◆ Passage to read

Bucket sort distributes elements into buckets based on their value range, sorts each bucket individually, then concatenates. It achieves O(n) average time when elements are uniformly distributed.

PropertyValue
Average TimeO(n + k) when data is uniformly distributed
Worst TimeO(n²) when all elements land in one bucket
SpaceO(n + k) where k = number of buckets
Stable?Yes (if inner sort is stable)
def bucket_sort(arr: list, num_buckets: int = 10) -> list:
    """Bucket sort for floating-point numbers in [0, 1).

    Time:  O(n) average when data is uniformly distributed
    Space: O(n + num_buckets)

    Perfect for sorting probability scores, normalized features,
    and other float data in [0, 1) range.
    """
    if not arr:
        return []

    # Create empty buckets
    buckets = [[] for _ in range(num_buckets)]

    # Distribute elements into buckets
    for val in arr:
        bucket_idx = min(int(val * num_buckets), num_buckets - 1)
        buckets[bucket_idx].append(val)

    # Sort each bucket (insertion sort for small buckets)
    for bucket in buckets:
        bucket.sort()  # Small buckets, so O(k^2) is fine

    # Concatenate all buckets
    result = []
    for bucket in buckets:
        result.extend(bucket)

    return result

# Example: sort model prediction probabilities
probabilities = [0.78, 0.12, 0.95, 0.34, 0.67, 0.89, 0.23, 0.56, 0.91, 0.45]
sorted_probs = bucket_sort(probabilities)
print(sorted_probs)
# [0.12, 0.23, 0.34, 0.45, 0.56, 0.67, 0.78, 0.89, 0.91, 0.95]

Generalized Bucket Sort for Any Range

def bucket_sort_general(arr: list, num_buckets: int = 10) -> list:
    """Generalized bucket sort for any numeric range.

    Maps values to [0, 1) range then applies bucket sort.

    Time:  O(n) average
    Space: O(n + num_buckets)
    """
    if len(arr) <= 1:
        return arr.copy()

◆ Available data
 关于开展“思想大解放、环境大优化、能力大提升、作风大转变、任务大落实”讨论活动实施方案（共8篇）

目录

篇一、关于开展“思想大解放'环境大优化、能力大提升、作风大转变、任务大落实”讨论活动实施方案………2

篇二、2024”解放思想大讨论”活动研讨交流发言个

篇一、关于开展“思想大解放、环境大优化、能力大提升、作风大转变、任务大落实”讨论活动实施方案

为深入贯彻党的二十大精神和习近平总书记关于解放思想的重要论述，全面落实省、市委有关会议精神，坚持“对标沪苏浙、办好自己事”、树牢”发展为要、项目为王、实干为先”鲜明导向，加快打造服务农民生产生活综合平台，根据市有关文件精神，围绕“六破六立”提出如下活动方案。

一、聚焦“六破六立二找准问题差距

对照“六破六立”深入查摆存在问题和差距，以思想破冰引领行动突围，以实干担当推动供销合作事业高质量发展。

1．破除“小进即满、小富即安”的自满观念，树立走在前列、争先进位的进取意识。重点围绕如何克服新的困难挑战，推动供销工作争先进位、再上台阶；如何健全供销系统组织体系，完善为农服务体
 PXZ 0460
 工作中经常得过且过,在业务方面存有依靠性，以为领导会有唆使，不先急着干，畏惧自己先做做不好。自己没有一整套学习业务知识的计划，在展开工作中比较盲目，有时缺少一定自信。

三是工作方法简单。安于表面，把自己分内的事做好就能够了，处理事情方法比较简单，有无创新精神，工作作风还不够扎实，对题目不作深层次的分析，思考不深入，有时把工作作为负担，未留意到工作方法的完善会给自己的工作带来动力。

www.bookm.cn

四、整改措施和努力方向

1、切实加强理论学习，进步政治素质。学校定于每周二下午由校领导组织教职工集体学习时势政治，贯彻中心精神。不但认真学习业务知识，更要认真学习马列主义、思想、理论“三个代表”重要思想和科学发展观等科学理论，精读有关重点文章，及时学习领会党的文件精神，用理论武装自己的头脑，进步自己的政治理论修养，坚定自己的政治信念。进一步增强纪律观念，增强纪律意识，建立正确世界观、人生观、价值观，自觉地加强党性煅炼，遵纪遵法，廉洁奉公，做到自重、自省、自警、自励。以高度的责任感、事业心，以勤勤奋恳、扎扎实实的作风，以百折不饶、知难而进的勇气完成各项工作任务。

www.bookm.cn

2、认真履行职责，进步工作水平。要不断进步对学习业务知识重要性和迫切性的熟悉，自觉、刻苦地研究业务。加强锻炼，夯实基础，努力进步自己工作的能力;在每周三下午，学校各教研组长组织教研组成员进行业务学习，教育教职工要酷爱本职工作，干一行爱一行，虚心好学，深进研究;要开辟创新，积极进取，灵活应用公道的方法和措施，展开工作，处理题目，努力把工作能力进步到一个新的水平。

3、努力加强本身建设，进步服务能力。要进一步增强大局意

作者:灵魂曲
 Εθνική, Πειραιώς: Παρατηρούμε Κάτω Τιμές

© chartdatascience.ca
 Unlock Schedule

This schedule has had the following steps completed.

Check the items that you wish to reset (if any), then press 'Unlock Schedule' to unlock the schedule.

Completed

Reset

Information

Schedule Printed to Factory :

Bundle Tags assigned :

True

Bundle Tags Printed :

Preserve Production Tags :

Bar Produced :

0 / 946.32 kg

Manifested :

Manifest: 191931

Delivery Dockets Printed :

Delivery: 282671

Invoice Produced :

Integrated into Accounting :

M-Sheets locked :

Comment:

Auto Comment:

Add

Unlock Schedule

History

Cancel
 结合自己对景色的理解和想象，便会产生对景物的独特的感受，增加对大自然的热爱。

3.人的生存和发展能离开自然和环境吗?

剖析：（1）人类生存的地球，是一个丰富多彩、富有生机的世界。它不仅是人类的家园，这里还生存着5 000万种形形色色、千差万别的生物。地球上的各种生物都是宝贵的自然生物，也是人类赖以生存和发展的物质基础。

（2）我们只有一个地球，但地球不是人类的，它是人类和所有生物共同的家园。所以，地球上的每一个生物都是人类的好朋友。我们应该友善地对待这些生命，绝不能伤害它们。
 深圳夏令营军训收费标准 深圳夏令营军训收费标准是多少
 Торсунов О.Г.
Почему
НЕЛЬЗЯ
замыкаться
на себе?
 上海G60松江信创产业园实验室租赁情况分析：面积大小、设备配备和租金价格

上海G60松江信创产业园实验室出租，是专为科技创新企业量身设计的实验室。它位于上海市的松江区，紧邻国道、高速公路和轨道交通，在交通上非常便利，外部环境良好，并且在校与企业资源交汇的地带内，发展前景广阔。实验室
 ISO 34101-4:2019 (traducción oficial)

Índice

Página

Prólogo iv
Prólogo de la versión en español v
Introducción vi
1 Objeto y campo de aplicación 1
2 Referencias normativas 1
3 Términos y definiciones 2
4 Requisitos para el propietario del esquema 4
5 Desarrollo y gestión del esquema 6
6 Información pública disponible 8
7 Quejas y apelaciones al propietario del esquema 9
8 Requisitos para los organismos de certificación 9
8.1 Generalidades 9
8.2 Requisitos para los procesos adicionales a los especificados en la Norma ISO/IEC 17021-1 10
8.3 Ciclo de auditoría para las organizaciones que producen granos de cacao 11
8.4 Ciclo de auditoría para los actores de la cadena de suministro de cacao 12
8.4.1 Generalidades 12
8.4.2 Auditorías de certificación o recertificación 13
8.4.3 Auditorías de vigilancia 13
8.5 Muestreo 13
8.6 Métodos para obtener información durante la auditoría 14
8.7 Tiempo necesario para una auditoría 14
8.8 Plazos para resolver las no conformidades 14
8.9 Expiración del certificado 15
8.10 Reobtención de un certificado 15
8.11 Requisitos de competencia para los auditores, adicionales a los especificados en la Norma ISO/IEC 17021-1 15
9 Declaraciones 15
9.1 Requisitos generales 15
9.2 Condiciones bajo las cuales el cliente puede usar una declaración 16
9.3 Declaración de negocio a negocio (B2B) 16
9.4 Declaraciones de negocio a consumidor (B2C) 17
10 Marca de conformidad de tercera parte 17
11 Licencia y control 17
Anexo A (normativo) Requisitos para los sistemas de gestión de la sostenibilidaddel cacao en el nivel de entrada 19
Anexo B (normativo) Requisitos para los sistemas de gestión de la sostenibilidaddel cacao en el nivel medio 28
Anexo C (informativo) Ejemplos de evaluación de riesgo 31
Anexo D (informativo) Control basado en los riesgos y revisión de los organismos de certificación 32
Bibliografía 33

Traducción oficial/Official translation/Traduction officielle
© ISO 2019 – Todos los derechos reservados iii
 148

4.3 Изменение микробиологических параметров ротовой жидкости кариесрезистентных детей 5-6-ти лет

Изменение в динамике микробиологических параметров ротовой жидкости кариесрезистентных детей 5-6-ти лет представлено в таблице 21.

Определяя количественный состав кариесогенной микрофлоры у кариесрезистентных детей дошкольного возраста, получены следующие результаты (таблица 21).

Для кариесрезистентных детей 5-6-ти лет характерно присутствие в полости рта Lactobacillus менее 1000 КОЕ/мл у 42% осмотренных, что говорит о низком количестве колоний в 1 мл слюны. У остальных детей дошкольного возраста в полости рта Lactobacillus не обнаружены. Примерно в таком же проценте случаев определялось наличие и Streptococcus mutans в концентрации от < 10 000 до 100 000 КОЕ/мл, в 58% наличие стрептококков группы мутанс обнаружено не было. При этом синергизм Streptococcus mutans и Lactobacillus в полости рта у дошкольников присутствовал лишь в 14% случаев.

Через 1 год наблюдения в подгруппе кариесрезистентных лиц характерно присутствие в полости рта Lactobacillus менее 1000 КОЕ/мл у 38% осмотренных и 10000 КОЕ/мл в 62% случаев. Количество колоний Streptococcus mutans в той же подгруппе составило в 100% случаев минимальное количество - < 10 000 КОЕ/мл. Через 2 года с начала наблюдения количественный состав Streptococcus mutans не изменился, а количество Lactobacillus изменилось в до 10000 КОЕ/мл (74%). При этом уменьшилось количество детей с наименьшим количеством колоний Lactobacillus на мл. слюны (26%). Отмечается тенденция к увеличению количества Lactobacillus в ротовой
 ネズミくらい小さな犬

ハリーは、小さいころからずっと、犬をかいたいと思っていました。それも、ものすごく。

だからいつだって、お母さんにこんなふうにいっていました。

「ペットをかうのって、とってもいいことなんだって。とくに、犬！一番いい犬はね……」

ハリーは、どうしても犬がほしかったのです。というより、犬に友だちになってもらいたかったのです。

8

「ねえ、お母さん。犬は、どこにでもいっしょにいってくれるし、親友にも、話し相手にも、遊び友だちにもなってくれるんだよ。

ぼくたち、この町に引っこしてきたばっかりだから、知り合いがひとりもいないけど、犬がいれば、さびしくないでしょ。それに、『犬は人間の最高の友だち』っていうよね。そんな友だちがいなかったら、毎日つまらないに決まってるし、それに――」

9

◆ Aim of the task
Continue the bucket sort walkthrough from the point where it stops.

◆ Your response
    min_val = min(arr)
    max_val = max(arr)

    if min_val == max_val:
        return arr.copy()

    range_val = max_val - min_val
    buckets = [[] for _ in range(num_buckets)]

    for val in arr:
        # Normalize to [0, 1) then map to bucket
        normalized = (val - min_val) / range_val
        bucket_idx = min(int(normalized * num_buckets), num_buckets - 1)
        buckets[bucket_idx].append(val)

    result = []
    for bucket in buckets:
        bucket.sort()
        result.extend(bucket)

    return result

# ML Application: Sort feature values for percentile computation
feature_values = [23.5, 67.8, 12.1, 89.3, 45.6, 34.2, 78.9, 56.7, 91.0, 15.4]
sorted_features = bucket_sort_general(feature_values)
n = len(sorted_features)
percentiles = {
    "p25": sorted_features[n // 4],
    "p50": sorted_features[n // 2],
    "p75": sorted_features[3 * n // 4],
    "p90": sorted_features[int(0.9 * n)]
}
print(f"Feature percentiles: {percentiles}")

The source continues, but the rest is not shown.